You will need to enable serial ports in the directory ~/.wine/dosdevices . One of my computers has a ~/.wine/dosdevices directory that lists the following:
ron@linux-i6yo:~/.wine/dosdevices> ls -l
lrwxrwxrwx 1 ron users 10 Nov 22 14:49 c: -> ../drive_c
lrwxrwxrwx 1 ron users 10 Nov 6 09:31 com1 -> /dev/ttyS0
lrwxrwxrwx 1 ron users 12 Nov 18 23:42 com3 -> /dev/ttyUSB0
lrwxrwxrwx 1 ron users 8 Nov 23 09:47 d:: -> /dev/sdb
lrwxrwxrwx 1 ron users 17 Nov 22 14:48 e: -> /sys/kernel/debug
lrwxrwxrwx 1 ron users 13 Nov 22 14:48 f: -> /proc/bus/usb
lrwxrwxrwx 1 ron users 8 Nov 5 09:46 g:: -> /dev/sdd
lrwxrwxrwx 1 ron users 9 Nov 22 14:48 h: -> /home/ron
lrwxrwxrwx 1 ron users 8 Nov 5 09:46 i:: -> /dev/sdg
lrwxrwxrwx 1 ron users 8 Nov 5 09:46 j:: -> /dev/sdf
lrwxrwxrwx 1 ron users 8 Nov 5 09:46 k:: -> /dev/sr1
lrwxrwxrwx 1 ron users 8 Nov 21 11:25 l:: -> /dev/sdh
lrwxrwxrwx 1 ron users 9 Nov 21 11:25 m:: -> /dev/sdh2
lrwxrwxrwx 1 ron users 9 Nov 21 11:25 n:: -> /dev/sdh5
lrwxrwxrwx 1 ron users 9 Nov 21 11:25 o:: -> /dev/sdh1
lrwxrwxrwx 1 ron users 8 Nov 23 09:47 p:: -> /dev/sdc
lrwxrwxrwx 1 ron users 8 Nov 23 09:47 q:: -> /dev/sde
lrwxrwxrwx 1 ron users 8 Nov 23 09:47 r:: -> /dev/sr0
lrwxrwxrwx 1 ron users 9 Nov 24 23:44 s:: -> /dev/sdc1
lrwxrwxrwx 1 ron users 9 Nov 24 23:44 t:: -> /dev/sdc2
lrwxrwxrwx 1 ron users 9 Nov 24 23:44 u:: -> /dev/sdc5
lrwxrwxrwx 1 ron users 55 Nov 28 10:42 v: -> /var/run/media/ron/babd3add-c7bf-422a-83e7-5955e9581a33
lrwxrwxrwx 1 ron users 9 Nov 24 23:51 v:: -> /dev/sdb1
lrwxrwxrwx 1 ron users 9 Nov 24 23:51 w:: -> /dev/sdb2
lrwxrwxrwx 1 ron users 9 Nov 24 23:51 x:: -> /dev/sdb5
lrwxrwxrwx 1 ron users 8 Nov 25 11:14 y:: -> /dev/sdi
lrwxrwxrwx 1 ron users 1 Sep 26 22:07 z: -> /
Notice that com1 is linked with /dev/ttyS0 , which is an actual serial port on this computer.
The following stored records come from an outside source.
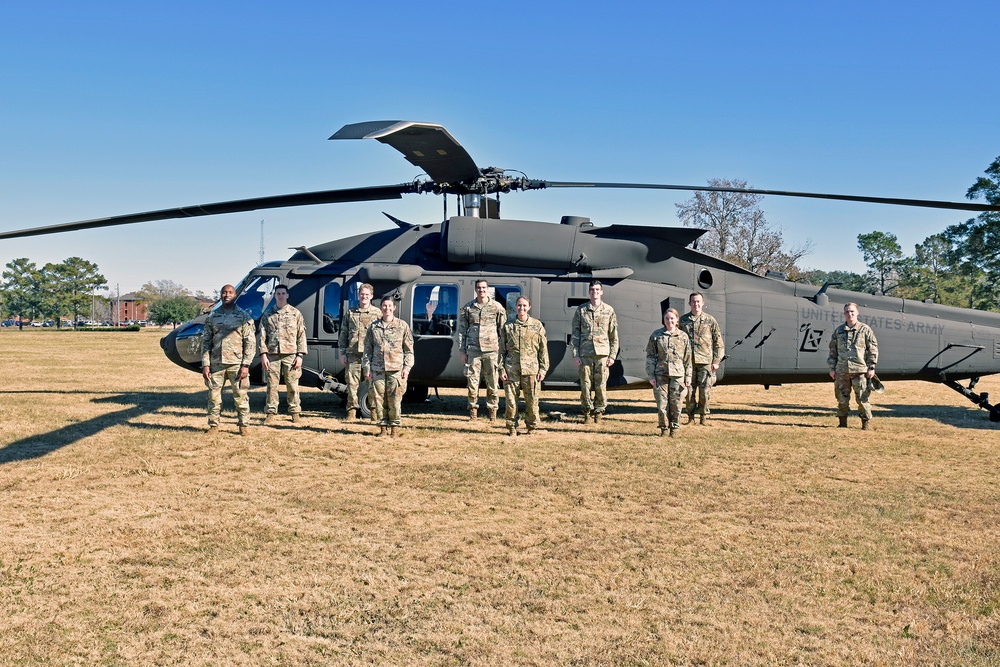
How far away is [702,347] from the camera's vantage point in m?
10.1

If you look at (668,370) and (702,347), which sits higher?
(702,347)

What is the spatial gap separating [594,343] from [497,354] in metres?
1.34

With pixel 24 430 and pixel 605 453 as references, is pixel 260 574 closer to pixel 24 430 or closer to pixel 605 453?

Notice that com3 is linked with /dev/ttyUSB0 which is a USB to Serial converter device.
When you plug in your USB to Serial converter it will be assigned a device name in the /dev directory.
You can find out what it is called by searching for it like so:
ron@linux-i6yo:~> dmesg |grep ttyUSB
[21825.616981] usb 3-1: FTDI USB Serial Device converter now attached to ttyUSB0
You can further search for it in the /dev directory.
ron@linux-i6yo:~> cd /dev/
ron@linux-i6yo:/dev> ls -l ttyUSB*
crw-rw---- 1 root dialout 188, 0 Dec 12 16:14 ttyUSB0 # notice ownership is root:dialout
If you unplug a USB to Serial converter and plug it back in, the name assignment may increment up a
number. So generally don’t do that and if you do, think about needing to reboot the computer or relink
the com port.
So what do you do in the ~/.wine/dosdevices directory to link the Serial Ports?
It is important that you create these symbolic links while logged into the terminal as the normal user.
Otherwise, you will get an error message when trying to connect to the ports that they are busy or in
use. Which brings us to the need of our normal user belonging to the required groups in order to have
permission to access certain hardware items. So add your user to the user group “dialout”. The image
below should help you to get this done.
Once these things are accomplished, you should be able to install N4PY in the usual way as if you were
using Windows. I do use the WINE utility “Uninstall Software “ to add and remove programs
however. So I would download N4PY, and then run “Uninstall Software” from the WINE program
group in the start menu.
There are some minor anomalies in N4PY when it is running under WINE, but if you are willing to
overlook some minor font display issues, and possibly some other little details, you should find that
N4PY functions as expected working with Linux and WINE. http://wiki.winehq.org/FAQ
I find that other applications work well with N4PY using Linux, such as MixW, N4PY remote, IPSound,
and several other windows programs. Your experience may vary.